Je me souviens du premier cours que le grand juriste a donné en Espagne Luis Recasens Sichés, Sous-secrétaire de la République et exilé, à son retour en Espagne. Il nous a raconté l’anecdote, réelle ou inventée, d’un paysan polonais qui, au début du XXe siècle, s’approchait de la gare d’une ville de Pologne avec l’intention de monter dans le train avec rien de moins que son ours. Le conducteur l’a empêché d’entrer sur le quai en montrant au sujet en question l’avis clair écrit à la gare. « Interdit d’entrer avec des chiens sur le quai ».

Mais l’agriculteur, qui aurait dû étudier gratuitement la logique déontique, a objecté qu’il ne transportait pas un chien, mais un ours, et que l’affiche ne disait rien sur les ours. Mais le conducteur, qui a fait preuve de bon sens, a empêché l’accès de l’ours. arguant que si les chiens avaient été interdits en raison des désagréments qu’ils pourraient causer aux voyageurs, les ours pourraient causer davantage de désagréments. Le conducteur, qui ne semble candidat à rien, a donc appliqué la logique de la raison et a empêché l’ours de monter dans le train.

« La logique de la raison nous dit que les comportements qui s’inscrivent dans le même cercle de similitude doivent recevoir le même traitement »

Ici, notre ours est une loi d’amnistie que certains partis indépendantistes, renforcés malgré leur défaite électorale retentissante, exigent l’approbation en alléguant que l’article 62.i de la Constitution ne dit rien sur les amnisties.

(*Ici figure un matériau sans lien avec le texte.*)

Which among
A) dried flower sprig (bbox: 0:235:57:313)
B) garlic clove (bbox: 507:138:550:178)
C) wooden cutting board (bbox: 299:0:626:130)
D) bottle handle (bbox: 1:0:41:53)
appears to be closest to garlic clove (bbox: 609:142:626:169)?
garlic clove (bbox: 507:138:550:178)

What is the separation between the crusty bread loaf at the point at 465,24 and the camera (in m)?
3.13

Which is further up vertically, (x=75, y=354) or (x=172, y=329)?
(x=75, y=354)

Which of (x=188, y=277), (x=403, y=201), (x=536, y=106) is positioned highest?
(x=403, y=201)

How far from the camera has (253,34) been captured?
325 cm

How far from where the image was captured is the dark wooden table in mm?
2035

Mais la logique du raisonnable et le principe d’égalité, qui est une valeur supérieure de notre Constitution, nous disent que tous les comportements qui s’inscrivent dans un même cercle de similarité doivent recevoir le même traitement. Qu’un ours est bien plus dangereux qu’un chien. Celui-ci « interdit de marcher sur l’herbe » interdit implicitement et a fortiori de l’arracher. C’est un moins, ad maius. Que si les électeurs avaient interdit les grâces générales comme mesure de grâce, à plus forte raison ils interdisaient les amnisties. Il semble que cela soit raisonnable.

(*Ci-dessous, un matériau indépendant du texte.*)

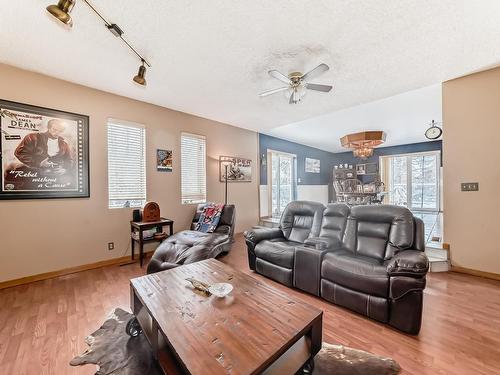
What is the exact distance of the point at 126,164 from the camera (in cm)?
368

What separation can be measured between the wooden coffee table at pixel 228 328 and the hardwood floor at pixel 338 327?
567mm

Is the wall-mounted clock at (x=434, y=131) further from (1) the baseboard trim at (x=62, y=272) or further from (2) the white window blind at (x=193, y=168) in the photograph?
(1) the baseboard trim at (x=62, y=272)

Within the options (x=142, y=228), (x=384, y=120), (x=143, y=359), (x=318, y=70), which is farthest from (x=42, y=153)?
(x=384, y=120)

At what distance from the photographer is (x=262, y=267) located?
300 cm

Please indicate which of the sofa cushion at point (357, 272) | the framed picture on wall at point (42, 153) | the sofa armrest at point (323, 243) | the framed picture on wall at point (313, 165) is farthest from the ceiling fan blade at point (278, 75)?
the framed picture on wall at point (313, 165)

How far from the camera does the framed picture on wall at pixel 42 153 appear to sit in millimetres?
2707

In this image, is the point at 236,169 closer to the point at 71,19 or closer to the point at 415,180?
the point at 71,19

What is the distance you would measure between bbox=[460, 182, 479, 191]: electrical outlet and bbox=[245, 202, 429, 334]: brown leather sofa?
62.3 inches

Certaines personnes aiment le plus le gruyère, ce sont ses trous. C’est la même chose qui arrive à certains partis indépendantistes qui, au lieu de proposer la réforme de la Constitution, recourent à des raccourcis, inventent des trous, pour annuler ses protections. Aujourd’hui avec l’amnistie et demain avec le référendum d’autodétermination.

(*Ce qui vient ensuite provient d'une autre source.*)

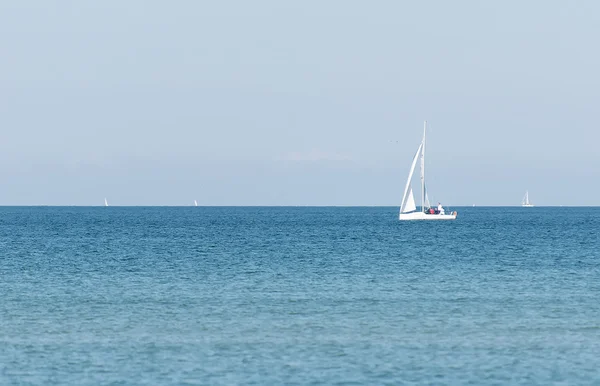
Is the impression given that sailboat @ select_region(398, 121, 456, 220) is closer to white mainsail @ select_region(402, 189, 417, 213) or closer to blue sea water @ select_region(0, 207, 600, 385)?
white mainsail @ select_region(402, 189, 417, 213)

L’usage alternatif du droit est revenu en Espagne. Mais maintenant, cela ne s’applique plus contre le franquisme, comme cela se faisait dans les années 70, mais directement contre l’État constitutionnel. Personne ne doit être induit en erreur sur les véritables enjeux.

*** Virgilio Zapatero est professeur émérite et ancien recteur de l’Université d’Alcalá et ancien ministre des Relations avec les Tribunaux.